Some of the important topics that I was able to take away from this course was the idea that activism is not always the big loud acts, they are also the small quiet acts. Something else that I will be taking with me from this class is what I learned from the arts unit. I have found myself looking more into and wanting to learn more about disability in art. From my own research I was able to pull out some more ideas that I will like to share here.
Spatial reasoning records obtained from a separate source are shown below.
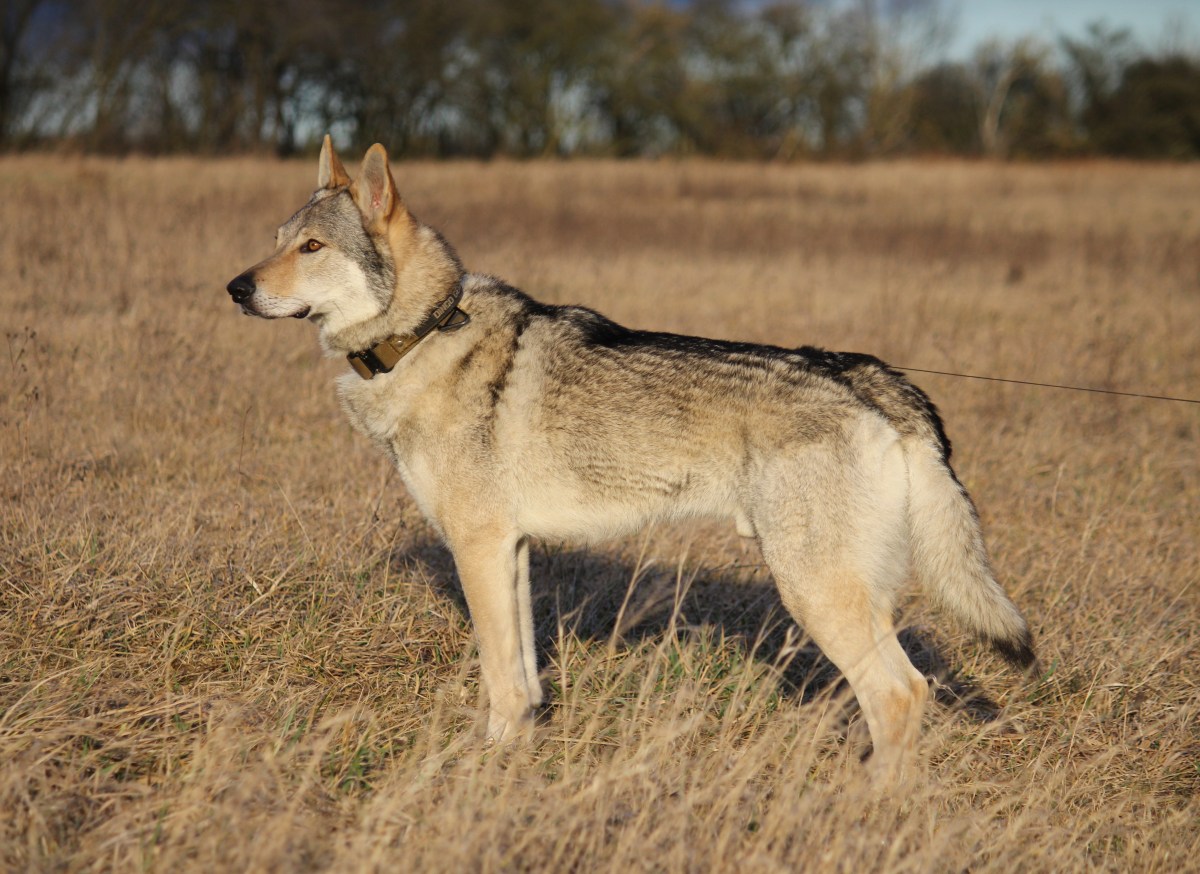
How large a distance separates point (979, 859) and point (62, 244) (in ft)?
32.0

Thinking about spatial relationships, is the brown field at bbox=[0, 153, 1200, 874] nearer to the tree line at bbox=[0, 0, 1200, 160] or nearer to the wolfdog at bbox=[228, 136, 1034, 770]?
the wolfdog at bbox=[228, 136, 1034, 770]

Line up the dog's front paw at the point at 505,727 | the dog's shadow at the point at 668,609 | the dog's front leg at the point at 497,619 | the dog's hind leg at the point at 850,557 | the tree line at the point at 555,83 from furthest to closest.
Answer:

One article that started my journey of learning about the disability and arts movements is an article by Canadianart, where the author interviewed Eliza Chandler. Chandler helped to create the Tangled Art Gallery in Toronto which is one of the first fully accessible galleries that displays disabled artist work (Sandals, 2016, para. 5-7). Two of the key points I will like to share from this article is the idea that there needs to be more opportunities for financial assistance for disabled artists, and that everyone has something to learn from the disabled art world (Sandals, 2016, para. 19-52). The idea that there needs to be more available funding to disabled artist is an interesting one, as stated in the article many disabled artist are not able to take art classes because of financial restrictions, to make a more accessible artworld, there needs to be more financially accessible classes available (Sandal, 2016, para. 19-25). I also really like the idea that everyone can learn something from the disabled arts community, even though the author did not go in-depth too much about this, they did list a variety of exhibitions that a person can attend if they are interested in learning more about this topic (Sandal, 2016, para. 52-56). It is true that there is so much for people to learn from the disability arts movement, by having a disability arts movement disabled voices are being brought to the forefront so that their experiences are being shared. This was the first step in my journey to becoming an activist.
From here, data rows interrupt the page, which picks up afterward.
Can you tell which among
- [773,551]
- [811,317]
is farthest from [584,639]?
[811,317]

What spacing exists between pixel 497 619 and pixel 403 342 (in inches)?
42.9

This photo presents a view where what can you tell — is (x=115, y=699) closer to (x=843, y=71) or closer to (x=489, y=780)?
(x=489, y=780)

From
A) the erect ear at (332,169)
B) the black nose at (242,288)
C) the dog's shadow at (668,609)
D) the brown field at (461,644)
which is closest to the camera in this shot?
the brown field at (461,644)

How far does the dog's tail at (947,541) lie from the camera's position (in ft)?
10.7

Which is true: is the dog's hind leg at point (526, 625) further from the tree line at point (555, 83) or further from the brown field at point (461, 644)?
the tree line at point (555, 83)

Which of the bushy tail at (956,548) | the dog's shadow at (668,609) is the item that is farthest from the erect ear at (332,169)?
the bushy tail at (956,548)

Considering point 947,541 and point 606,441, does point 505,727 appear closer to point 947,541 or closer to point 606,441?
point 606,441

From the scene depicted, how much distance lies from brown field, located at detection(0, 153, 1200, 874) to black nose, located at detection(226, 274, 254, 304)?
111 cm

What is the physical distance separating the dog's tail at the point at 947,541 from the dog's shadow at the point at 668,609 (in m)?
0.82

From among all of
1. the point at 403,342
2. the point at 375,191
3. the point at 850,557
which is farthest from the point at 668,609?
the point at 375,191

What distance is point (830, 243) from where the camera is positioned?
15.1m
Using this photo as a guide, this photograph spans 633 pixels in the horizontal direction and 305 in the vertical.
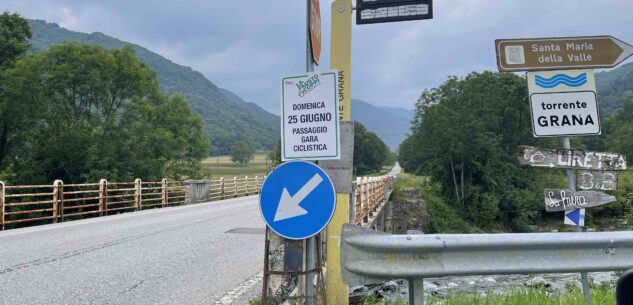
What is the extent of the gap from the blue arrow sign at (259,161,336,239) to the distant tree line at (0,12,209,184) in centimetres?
2134

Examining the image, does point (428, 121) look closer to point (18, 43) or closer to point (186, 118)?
point (186, 118)

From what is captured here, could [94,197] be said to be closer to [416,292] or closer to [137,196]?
[137,196]

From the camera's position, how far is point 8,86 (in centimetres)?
2244

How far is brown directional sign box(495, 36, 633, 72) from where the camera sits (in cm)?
445

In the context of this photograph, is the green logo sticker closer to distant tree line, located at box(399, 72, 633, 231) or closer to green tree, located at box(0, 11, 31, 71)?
green tree, located at box(0, 11, 31, 71)

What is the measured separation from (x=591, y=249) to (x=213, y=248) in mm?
6729

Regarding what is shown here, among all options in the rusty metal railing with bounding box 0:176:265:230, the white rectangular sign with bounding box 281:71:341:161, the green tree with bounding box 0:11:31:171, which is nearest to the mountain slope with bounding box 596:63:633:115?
the rusty metal railing with bounding box 0:176:265:230

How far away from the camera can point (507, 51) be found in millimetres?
4516

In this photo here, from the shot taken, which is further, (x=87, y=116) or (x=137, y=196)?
(x=87, y=116)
I have discussed this before in reflections about how an important part of becoming an activist is sitting back and listening and learning about what the community is saying. I will like to add another aspect to this, I think that becoming an activist also involves knowing when to join the movement. As a disabled woman, I have had to fight a lot of internalized ableism that I carried with me. I was also never totally comfortable with joining movements, I did not feel like I had a place within protest. I also found that I was making myself smaller in the world, I did not dare to ask for accommodations in schools or at work because of the fear of what people would say to me. I think that for me to become more of an activist I need to continue to become more comfortable with my position in life and then when I am able to do this, I will be ready to fully join the movement.
After this class, I can say that I have definitely learned that my new idea of activism is to be always learning about the movements that you are part of and to become more comfortable speaking out for what you support. To continue my development of becoming an activist I will continue to learn about new topics, continue to research movements, and continue to support the activist community.